If you have watched only network news for the last two weeks, you may not have heard about the flap over climate change data. It's the biggest scandal to rock the scientific world in quite some time.

As we noted Tuesday, servers from the UK's University of East Anglia Climate Research Unit (CRU) were hacked into and some 62 megabytes of data were subsequently made public. (We're not discounting the inside whistleblower theory yet.) The data include e-mail communications between noted scientists in the field of global warming, including Phil Jones and Keith Briffa of the CRU and Michael Mann from Pennsylvania State University. The release is so damning that Jones has temporarily stepped down as CRU director, pending an investigation.

In an effort to play up Mann-made global warming, the communications discuss various ways to manipulate, suppress or even destroy data showing the earth's climate to be cooling. Still, Rajendra Pachauri, who chairs the UN's Intergovernmental Panel on Climate Change (IPCC), insists, "This private communication in no way damages the credibility of the AR4 findings." AR4 is the latest IPCC report.

On the contrary, Sen. James Inhofe (R-OK), a leading opponent of anthropogenic warming theories, said, "It appears that, in an attempt to conceal the manipulation of climate data, information disclosure laws may have been violated. I certainly don't condone the manner in which these emails were released; however, now that they are in the public domain, lawmakers have an obligation to determine the extent to which the so-called 'consensus' of global warming, formed with billions of taxpayer dollars, was contrived in the biased minds of the world's leading climate scientists." Billions of dollars only scratches the surface of the cost of fighting phantom warming.

Indeed, these revelations should be devastating to the envirofascists' cause. But their accomplices on the nightly news have done their best to ignore the story, focusing instead on a golfer who can't drive straight (roadway, not fairway) and a killer whale that ate a great white shark. (To their credit, newspapers such as The New York Times and Washington Post have devoted numerous stories to the scandal, though the Post laughably editorialized, "None of it seriously undercuts the scientific consensus on climate change.")

White House Press Secretary Robert Gibbs also downplayed the story, saying, "In the order of several thousand scientists have come to the conclusion that climate change is happening.
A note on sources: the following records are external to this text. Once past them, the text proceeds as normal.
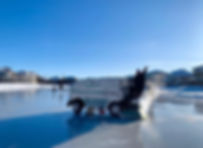 lake .jpg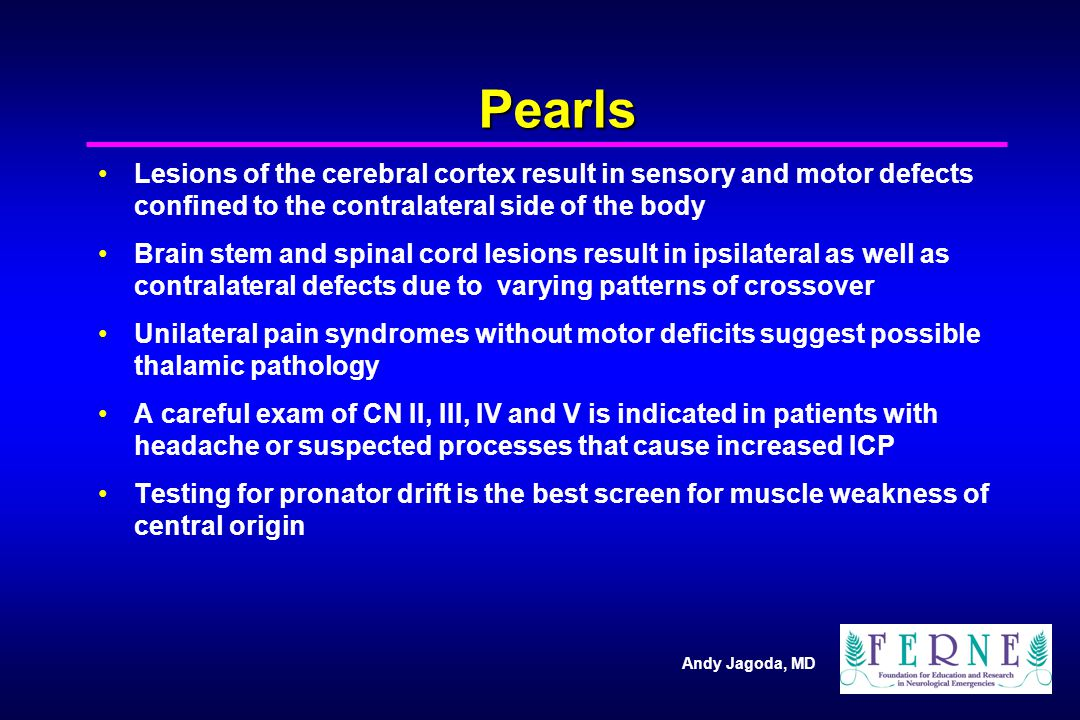 Pearls Lesions of the cerebral cortex result in sensory and motor defects confined to the contralateral side of the body.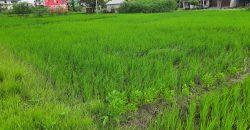 Land for sale in Itahari, Sunsari Nepal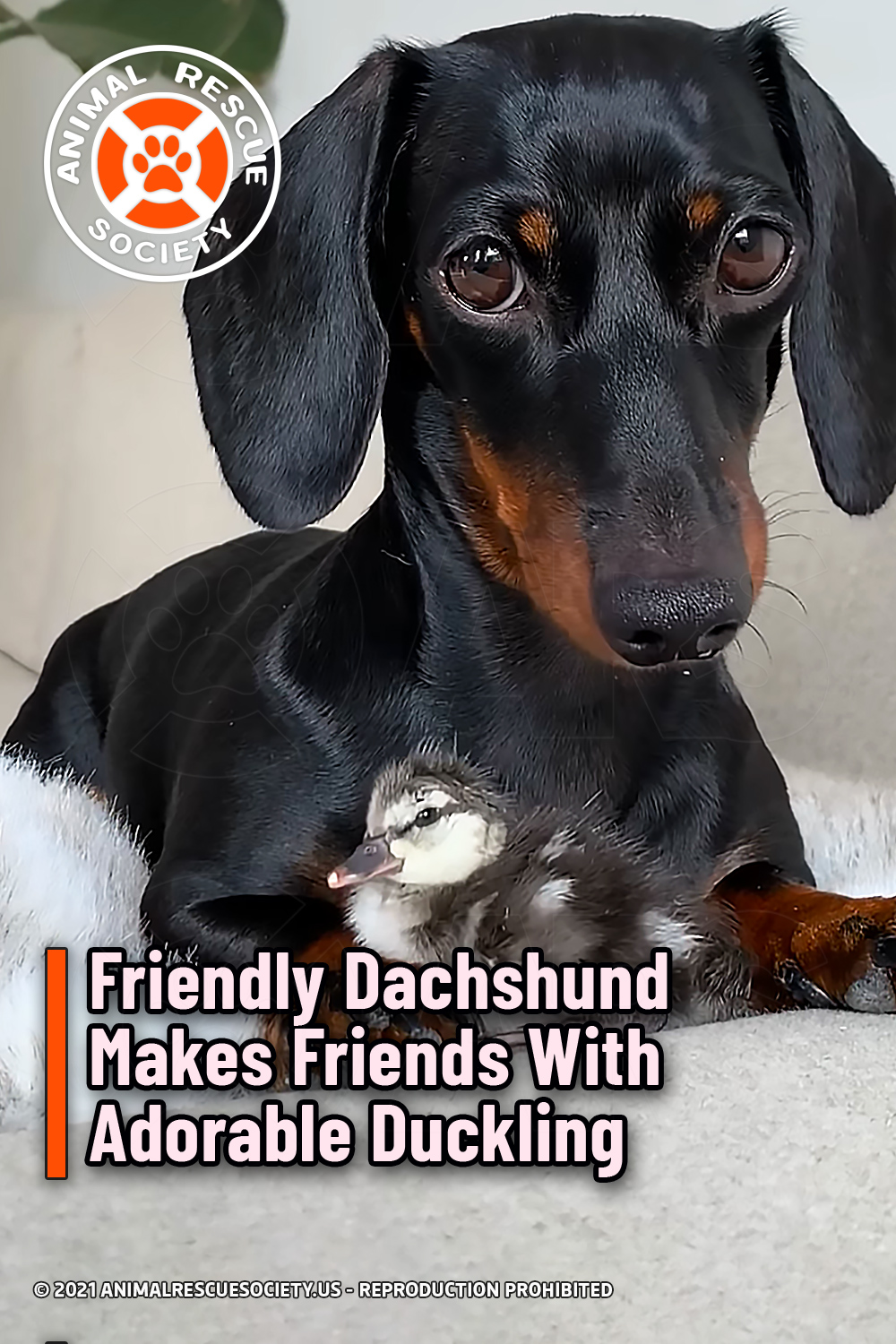 Friendly Dachshund Makes Friends With Adorable Duckling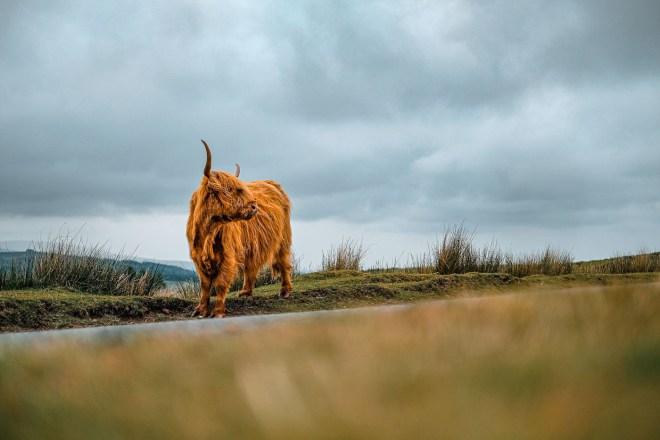 Things to do on Dartmoor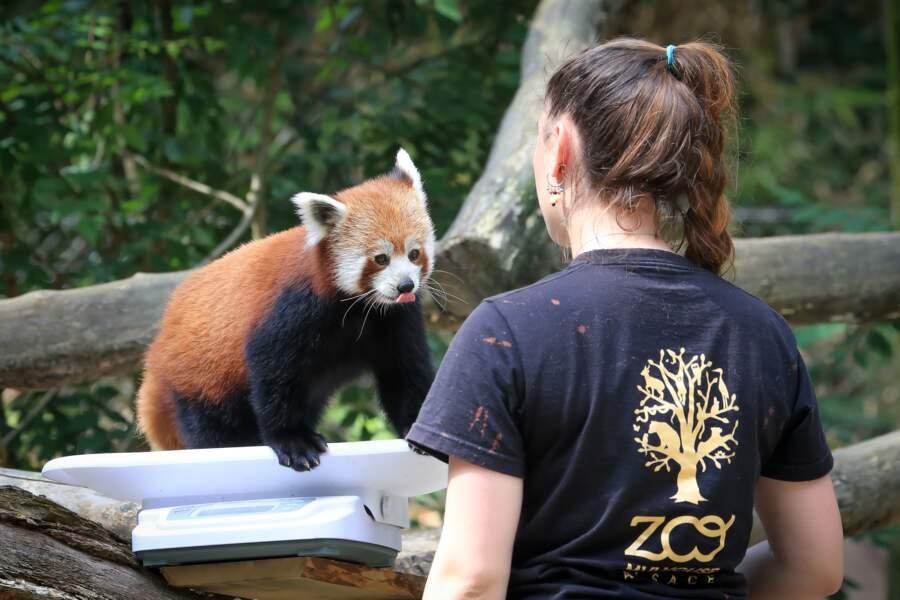 Le zoo de Mulhouse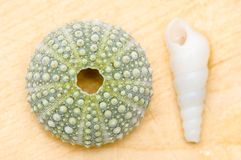 Sea urchin decorated with stones Stock Photo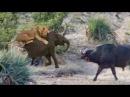 Буйволы отбили слонёнка у львов
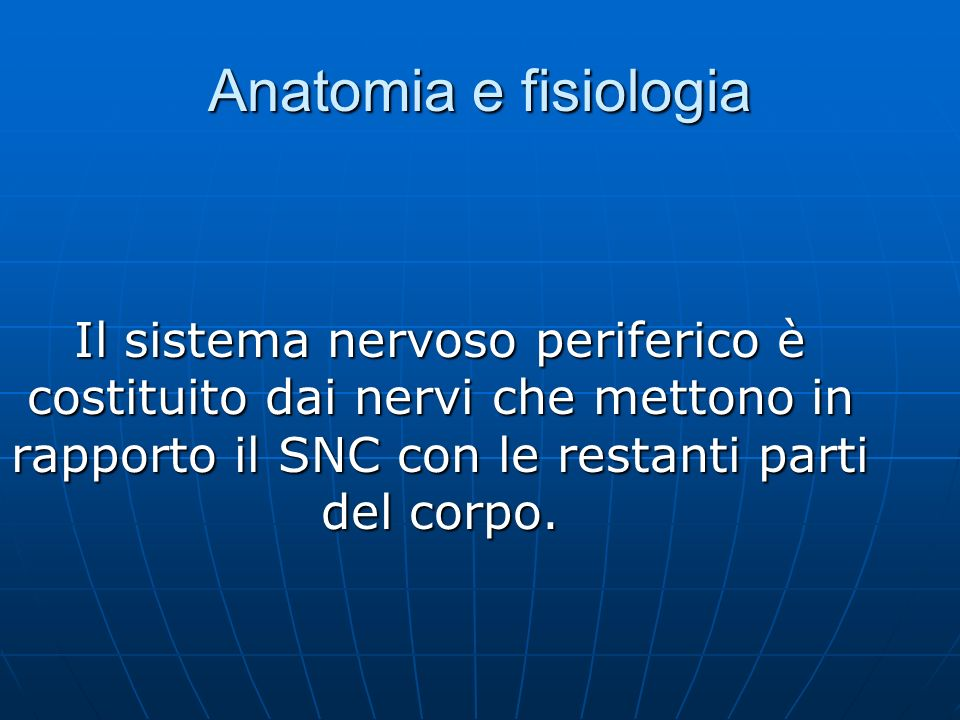 Anatomia e fisiologia Il sistema nervoso periferico è costituito dai nervi che mettono in rapporto il SNC con le restanti parti del corpo.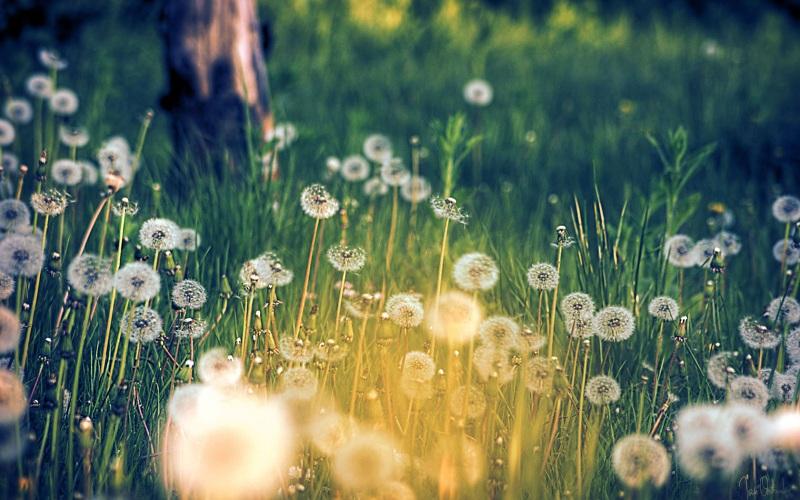 Hoa bồ công anh - loài hoa của điều ước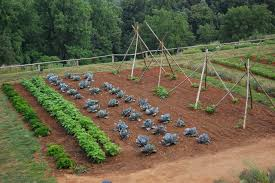 Small Picture Vegetable garden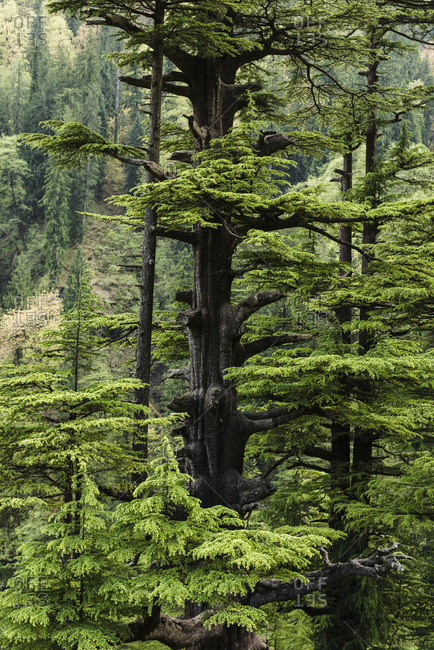 Green forest trees in Himalayas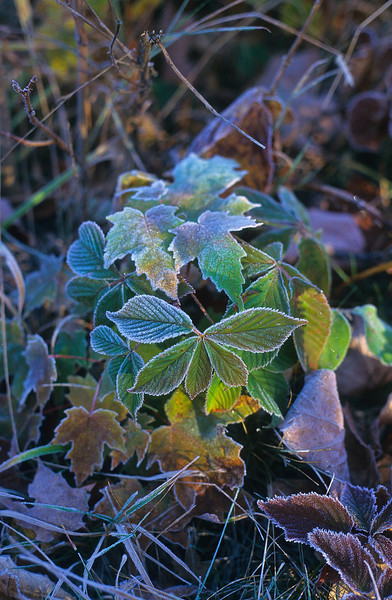 The morning sun warms the frosty tips of the Raspberry leaves.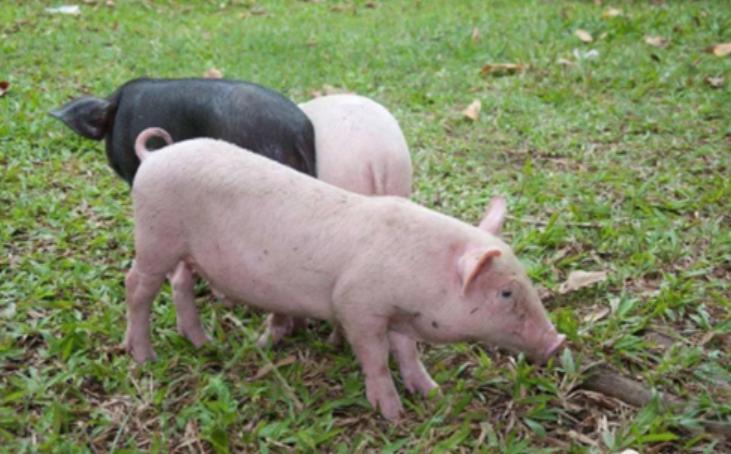 3月17日全国各省市10公斤仔猪价格报价表,今日江西省青山湖区10公斤外三元仔猪最高价达到110元每斤的价位!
I don't think that any of that is, quite frankly among most people, in dispute." Except, yes, it is.

The importance of the truth can't be overstated, especially in the world of science and particularly with the climate summit at Copenhagen set for next week. To wit, the IPCC study blaming humans for global warming will be the basis for discussions among world leaders on how best to handicap developed industrial economies. The scientists involved in writing that report are the same ones implicated by the scandalous e-mails, leading us to conclude that much of the report -- and therefore the efforts of the world's political leaders -- is based upon lies.

Not that it was ever about the climate, mind you. Political leaders are interested in one thing: power. As Pachauri declared, "Today we have reached the point where consumption and people's desire to consume has grown out of proportion." Their goal is to redistribute our money and limit our consumption.

The scandal has possibly cost Al Gore, the "Profit" of Doom, some cold cash. Gore will be attending the Copenhagen conference and was to offer a handshake and a picture for the bargain price of $1,200. But it appears the Goracle has cancelled the engagement due to "unforeseen changes" in his schedule. If he can't even predict his own schedule, why should we believe his weather forecasts?

This Week's 'Braying Jenny' Award

"You call it 'Climategate,' I call it 'E-mail-theft-gate.... Part of our looking at this will be looking at a criminal activity which could have well been coordinated." --Sen. Barbara Boxer (D-CA)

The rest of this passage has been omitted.